The ability to create chloropleth maps relies on shape files containing the boundary information for the regions of interest. The shape files have various levels of detail ranging from continents to US Census Tracts. When constructing chloropleth maps in R the shape file is used to create the border of individual regions. Often, the regions are shaded to reflect various information contained within the data.

Map construction relies on shape files containing the geographic boundaries of geographical landmasses (continents), countries, and subregions (commonly referred to as shires, states, provinces, counties, and postal and zip codes to name a few popular subregions). Shape files are available from different organizations in various formats.

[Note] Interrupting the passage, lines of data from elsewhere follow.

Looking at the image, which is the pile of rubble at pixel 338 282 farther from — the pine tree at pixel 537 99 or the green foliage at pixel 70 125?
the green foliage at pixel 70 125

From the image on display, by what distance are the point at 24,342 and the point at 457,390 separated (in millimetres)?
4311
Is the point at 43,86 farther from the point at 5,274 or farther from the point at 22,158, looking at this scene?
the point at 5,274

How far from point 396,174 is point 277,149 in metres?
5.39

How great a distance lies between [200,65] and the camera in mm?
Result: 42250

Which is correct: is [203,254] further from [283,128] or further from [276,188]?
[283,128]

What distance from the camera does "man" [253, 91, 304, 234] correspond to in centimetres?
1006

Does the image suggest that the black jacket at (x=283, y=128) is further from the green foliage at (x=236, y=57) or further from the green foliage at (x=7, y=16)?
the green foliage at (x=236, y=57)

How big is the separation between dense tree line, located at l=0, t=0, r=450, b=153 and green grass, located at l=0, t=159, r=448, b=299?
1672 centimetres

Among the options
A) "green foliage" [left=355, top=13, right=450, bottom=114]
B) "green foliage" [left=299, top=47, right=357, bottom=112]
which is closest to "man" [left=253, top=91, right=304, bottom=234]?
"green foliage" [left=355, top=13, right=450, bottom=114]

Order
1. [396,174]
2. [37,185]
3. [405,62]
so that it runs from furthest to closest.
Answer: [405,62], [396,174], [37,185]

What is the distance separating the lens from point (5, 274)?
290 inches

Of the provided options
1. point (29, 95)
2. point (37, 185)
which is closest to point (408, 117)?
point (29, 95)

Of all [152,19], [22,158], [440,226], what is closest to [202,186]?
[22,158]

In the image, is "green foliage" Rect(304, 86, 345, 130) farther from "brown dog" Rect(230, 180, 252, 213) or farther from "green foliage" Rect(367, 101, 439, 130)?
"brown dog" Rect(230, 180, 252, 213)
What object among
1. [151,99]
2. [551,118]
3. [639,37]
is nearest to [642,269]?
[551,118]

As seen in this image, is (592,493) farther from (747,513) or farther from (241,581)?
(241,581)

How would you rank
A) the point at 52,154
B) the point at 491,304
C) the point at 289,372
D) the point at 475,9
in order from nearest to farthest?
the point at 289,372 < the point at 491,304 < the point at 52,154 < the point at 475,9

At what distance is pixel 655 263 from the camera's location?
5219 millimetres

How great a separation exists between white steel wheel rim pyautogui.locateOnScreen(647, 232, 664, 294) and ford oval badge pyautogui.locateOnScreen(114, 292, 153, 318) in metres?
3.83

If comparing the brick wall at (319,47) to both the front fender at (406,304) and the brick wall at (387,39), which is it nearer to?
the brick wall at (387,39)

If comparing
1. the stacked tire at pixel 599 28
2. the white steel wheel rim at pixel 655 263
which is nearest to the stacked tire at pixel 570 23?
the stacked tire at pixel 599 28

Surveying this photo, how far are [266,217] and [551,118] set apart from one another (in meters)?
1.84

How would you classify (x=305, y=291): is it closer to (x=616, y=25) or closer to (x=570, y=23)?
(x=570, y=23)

We use the term shape file to refer to a collection of data defining the “shape” of regions and subregions. When possible, downloading and using the “geopackage format” is preferred and will make life easier.

The “geopackage” format is the a very good general spatial data file format (for vector data). It is based on the SpatiaLite format, and can be read by software using GDAL/OGR, including R (with the sf package), QGIS and ArcGIS.

World Data

GADM provides maps and spatial data for all countries and their sub-divisions. While they suggest downloading individual countries due to file sizes, it is advisable to download the entire dataset. The current, version of GADM’s world spatial data is 4.1 (though there are older versions available), and it delimits 400,276 administrative areas.

Zip Code Data

The ZIP Code Tabulation Areas (ZCTAs) contains the ZIP code boundaries for 2021.

Go to the 2021 TIGER/Line Shapefiles webpage and click the Web Interface link under the Download heading. Set the year to “2021”, select the “ZIP Code Tabulation Areas” option, and click “Submit” to download the 2021 ZIP Code shape file. Alternatively, click this link to directly download the zipped ZCTA file (approximately 572 MBs). The expanded directory is approximately 827 MBs.

US Census Cartographic Boundary Files

The US Census Cartographic Boundary Files contain American Indian Area Geographies, Census Block Groups, Census Tracts, Congressional Districts: 116th Congress, Consolidated Cities, Counties, Counties within Congressional Districts: 116th Congress, County Subdivisions, Divisions, Estates, Metropolitan and Micropolitan Statistical Areas and Related Statistical Areas, Places, Regions, School Districts, State Legislative Districts, States, Subbarrios, and the United States Outline. Download the entire boundary dataset in a single collection. The boundary data is at the 1:500,000 (national; not sure of the units) and the zipped file is approximately 333 MBs, and contains individual zipped files.

Storing and Using the Shape Files

Due to the stability of the data contained within the shape files, I created a mapfiles folder within my OneDrive folder to easily store the files and access them from R.

  • Create the mapfiles directory on OneDrive; e.g., ~/OneDrive/projects/mapfiles You will notice the mapfiles directory is within a projects directory. Because all my analyses projects are stored within projects, it made the most sense to store the mapfiles within the projects directory.
  • Move (drag-and-drop) the compressed (zipped) map data into you mapfiles directory.
  • Unzip the gadm_410-gpkg.zip, cb_2021_us_all_500k.zip, and tl_2021_us_zcta520.zip files.

When making maps within R, create variables containing the path to each shape file. For example

  mapfile.world <- "~/OneDrive/projects/mapfiles/gadm_410.gpkg"
  mapfile.zipcodes <- "~/OneDrive/projects/mapfiles/tl_2021_us_zcta520/tl_2021_us_zcta520.shp"

Because of their size, the maps can take some time to load, and if stored within the RData file, will significantly increase the size of the file and increase the write and read time of your RData files.